Der weltweit aktive, mit rund 650 Analysten in 75 Ländern wohl tatsächlich führende Informationsdienstleister lädt seine Kunden regelmässig zu sogenannten Briefings ein, so etwa vergangene Woche unter dem zukunftsweisenden Titel «Applications Leadership 2011 Delivering for the Business» in München. Es kamen die IT-Verantwortlichen bekannter Automobilhersteller, namhafter Versicherungen usw. sowie einige Mittelständler zu einem dreivierteltägigen Vortragsprogramm zusammen, um zu erfahren, wie Gartner die Welt der IT sieht.
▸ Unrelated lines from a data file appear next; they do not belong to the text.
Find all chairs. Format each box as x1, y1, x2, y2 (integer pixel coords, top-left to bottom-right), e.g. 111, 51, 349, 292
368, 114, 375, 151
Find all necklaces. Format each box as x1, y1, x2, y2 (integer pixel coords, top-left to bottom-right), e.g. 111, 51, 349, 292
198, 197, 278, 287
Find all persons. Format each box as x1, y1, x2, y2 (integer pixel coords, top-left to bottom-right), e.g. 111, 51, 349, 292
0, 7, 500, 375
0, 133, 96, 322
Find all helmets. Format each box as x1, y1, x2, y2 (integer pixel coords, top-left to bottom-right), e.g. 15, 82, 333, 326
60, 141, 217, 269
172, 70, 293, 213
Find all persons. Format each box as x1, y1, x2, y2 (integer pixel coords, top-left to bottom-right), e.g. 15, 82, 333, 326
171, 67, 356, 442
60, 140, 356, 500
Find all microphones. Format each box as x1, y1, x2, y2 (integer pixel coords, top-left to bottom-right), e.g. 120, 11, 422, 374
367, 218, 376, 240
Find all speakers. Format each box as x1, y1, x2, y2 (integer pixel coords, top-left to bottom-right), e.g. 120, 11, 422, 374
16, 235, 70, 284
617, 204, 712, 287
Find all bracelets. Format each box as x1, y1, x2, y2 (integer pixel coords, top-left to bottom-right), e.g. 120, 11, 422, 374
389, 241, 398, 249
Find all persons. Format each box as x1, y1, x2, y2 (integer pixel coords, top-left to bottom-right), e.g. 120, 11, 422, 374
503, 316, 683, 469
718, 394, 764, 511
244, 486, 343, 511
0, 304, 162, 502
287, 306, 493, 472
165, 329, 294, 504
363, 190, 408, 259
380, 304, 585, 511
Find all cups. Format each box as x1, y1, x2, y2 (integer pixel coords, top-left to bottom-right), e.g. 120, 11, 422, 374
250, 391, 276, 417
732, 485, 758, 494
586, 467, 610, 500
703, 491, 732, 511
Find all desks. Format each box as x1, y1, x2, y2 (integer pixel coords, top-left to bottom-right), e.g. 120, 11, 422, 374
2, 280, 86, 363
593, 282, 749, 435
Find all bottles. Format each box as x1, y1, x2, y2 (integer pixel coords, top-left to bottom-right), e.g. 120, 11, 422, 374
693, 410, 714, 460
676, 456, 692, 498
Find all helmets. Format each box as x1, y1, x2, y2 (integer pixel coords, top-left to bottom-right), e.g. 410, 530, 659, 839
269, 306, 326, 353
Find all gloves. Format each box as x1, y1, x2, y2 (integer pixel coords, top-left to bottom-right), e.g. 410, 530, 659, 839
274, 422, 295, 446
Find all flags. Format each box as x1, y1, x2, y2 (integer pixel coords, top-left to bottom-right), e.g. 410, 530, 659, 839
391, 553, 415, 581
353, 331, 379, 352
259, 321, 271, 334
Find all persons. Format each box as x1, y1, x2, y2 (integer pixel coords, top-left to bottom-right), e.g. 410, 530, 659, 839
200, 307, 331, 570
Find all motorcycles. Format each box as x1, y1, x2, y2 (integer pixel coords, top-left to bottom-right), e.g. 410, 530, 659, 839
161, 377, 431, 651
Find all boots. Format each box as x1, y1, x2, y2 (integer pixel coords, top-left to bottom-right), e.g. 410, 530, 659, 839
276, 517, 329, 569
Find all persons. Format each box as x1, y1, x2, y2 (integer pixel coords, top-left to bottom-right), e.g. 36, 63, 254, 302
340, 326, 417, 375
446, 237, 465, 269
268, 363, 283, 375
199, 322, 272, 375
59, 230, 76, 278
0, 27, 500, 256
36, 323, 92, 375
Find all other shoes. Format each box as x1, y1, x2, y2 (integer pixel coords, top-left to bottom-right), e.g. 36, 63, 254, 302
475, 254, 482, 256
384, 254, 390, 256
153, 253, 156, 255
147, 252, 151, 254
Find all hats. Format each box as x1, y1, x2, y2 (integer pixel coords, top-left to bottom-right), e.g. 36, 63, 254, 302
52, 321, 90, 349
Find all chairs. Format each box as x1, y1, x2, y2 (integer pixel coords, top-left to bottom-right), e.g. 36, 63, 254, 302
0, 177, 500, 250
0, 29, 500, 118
Auch die Software wird «grün»
Zwischen Kostendruck in allen Branchen bekanntermassen der Globalisierung geschuldet und den Anforderungen eines sich dank des Internet immer schneller drehenden Geschäfts kommt der IT eine neuerdings zunehmend dienende, dem Business untergeordnete Rolle zu, wie Christian Hestermann (Bild) als einer der beiden in München vortragenden Referenten ausführte: «CIOs stehen heute unter einem viel grösseren Druck als jemals zuvor, ihre Investitionen in IT-Applikationen durch produktiven Mehrwert zu rechtfertigen.» Neue Technologie-Schlagworte wie Web 2.0 und SOA oder als neuestes Adoptivkind einiger Anbieter SaaS (Software as a Service) sorgten ebenso für Unsicherheit wie die neuesten Entwicklungen bei
SAP und
Oracle, so das Credo der Veranstaltung. Im übrigen soll laut einer jüngst von Gartner herausgegebenen Mitteilung die vielbeschworene Virtualisierung bis zum Jahr 2010 zu den wichtigsten Technologien in den Bereichen IT-Infrastruktur und Arbeitsprozessen zählen und Organisation, Erwerb, Personaleinsatz, Planung sowie Honorare von IT-Abteilungen deutlich verändern, wie es heisst. Der Analyst erwartet, dass die Zahl der virtuell eingesetzten Geräte von 540’000 im Jahr 2006 auf vier Millionen bis zum Jahr 2009 ansteigen wird was jedoch nach Ansicht der Gartner-Experten nur einen Bruchteil des Marktpotentials widerspiegelt.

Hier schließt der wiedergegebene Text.